YOUR GOAL: Nothing but the data below, returned exactly, should appear in the answer.

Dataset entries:
- - - -

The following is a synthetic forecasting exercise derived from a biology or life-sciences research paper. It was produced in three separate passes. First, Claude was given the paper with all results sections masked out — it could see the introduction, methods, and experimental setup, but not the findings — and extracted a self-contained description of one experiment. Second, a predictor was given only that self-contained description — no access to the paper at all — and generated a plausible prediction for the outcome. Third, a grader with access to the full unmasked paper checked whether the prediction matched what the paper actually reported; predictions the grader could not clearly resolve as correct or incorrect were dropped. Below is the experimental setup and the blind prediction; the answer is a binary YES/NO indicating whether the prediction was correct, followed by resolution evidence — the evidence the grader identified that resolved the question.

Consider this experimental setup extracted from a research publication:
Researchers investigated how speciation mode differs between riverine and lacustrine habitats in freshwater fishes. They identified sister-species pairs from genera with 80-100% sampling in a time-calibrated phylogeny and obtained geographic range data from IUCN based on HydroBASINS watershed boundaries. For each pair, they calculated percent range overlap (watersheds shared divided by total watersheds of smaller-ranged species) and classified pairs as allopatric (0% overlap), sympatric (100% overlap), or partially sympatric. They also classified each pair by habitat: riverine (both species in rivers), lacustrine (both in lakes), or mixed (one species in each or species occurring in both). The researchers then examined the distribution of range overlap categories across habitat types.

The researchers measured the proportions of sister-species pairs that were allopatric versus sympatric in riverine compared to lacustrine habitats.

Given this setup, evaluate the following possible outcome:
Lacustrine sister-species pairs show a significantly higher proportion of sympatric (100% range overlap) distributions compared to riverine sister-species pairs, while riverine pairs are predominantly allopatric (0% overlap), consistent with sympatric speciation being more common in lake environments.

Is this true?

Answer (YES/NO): YES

- - - -

RESULT:
The following is a synthetic forecasting exercise derived from a biology or life-sciences research paper. It was produced in three separate passes. First, Claude was given the paper with all results sections masked out — it could see the introduction, methods, and experimental setup, but not the findings — and extracted a self-contained description of one experiment. Second, a predictor was given only that self-contained description — no access to the paper at all — and generated a plausible prediction for the outcome. Third, a grader with access to the full unmasked paper checked whether the prediction matched what the paper actually reported; predictions the grader could not clearly resolve as correct or incorrect were dropped. Below is the experimental setup and the blind prediction; the answer is a binary YES/NO indicating whether the prediction was correct, followed by resolution evidence — the evidence the grader identified that resolved the question.

Consider this experimental setup extracted from a research publication:
Researchers investigated how speciation mode differs between riverine and lacustrine habitats in freshwater fishes. They identified sister-species pairs from genera with 80-100% sampling in a time-calibrated phylogeny and obtained geographic range data from IUCN based on HydroBASINS watershed boundaries. For each pair, they calculated percent range overlap (watersheds shared divided by total watersheds of smaller-ranged species) and classified pairs as allopatric (0% overlap), sympatric (100% overlap), or partially sympatric. They also classified each pair by habitat: riverine (both species in rivers), lacustrine (both in lakes), or mixed (one species in each or species occurring in both). The researchers then examined the distribution of range overlap categories across habitat types.

The researchers measured the proportions of sister-species pairs that were allopatric versus sympatric in riverine compared to lacustrine habitats.

Given this setup, evaluate the following possible outcome:
Lacustrine sister-species pairs show a significantly higher proportion of sympatric (100% range overlap) distributions compared to riverine sister-species pairs, while riverine pairs are predominantly allopatric (0% overlap), consistent with sympatric speciation being more common in lake environments.

Is this true?

Answer (YES/NO): YES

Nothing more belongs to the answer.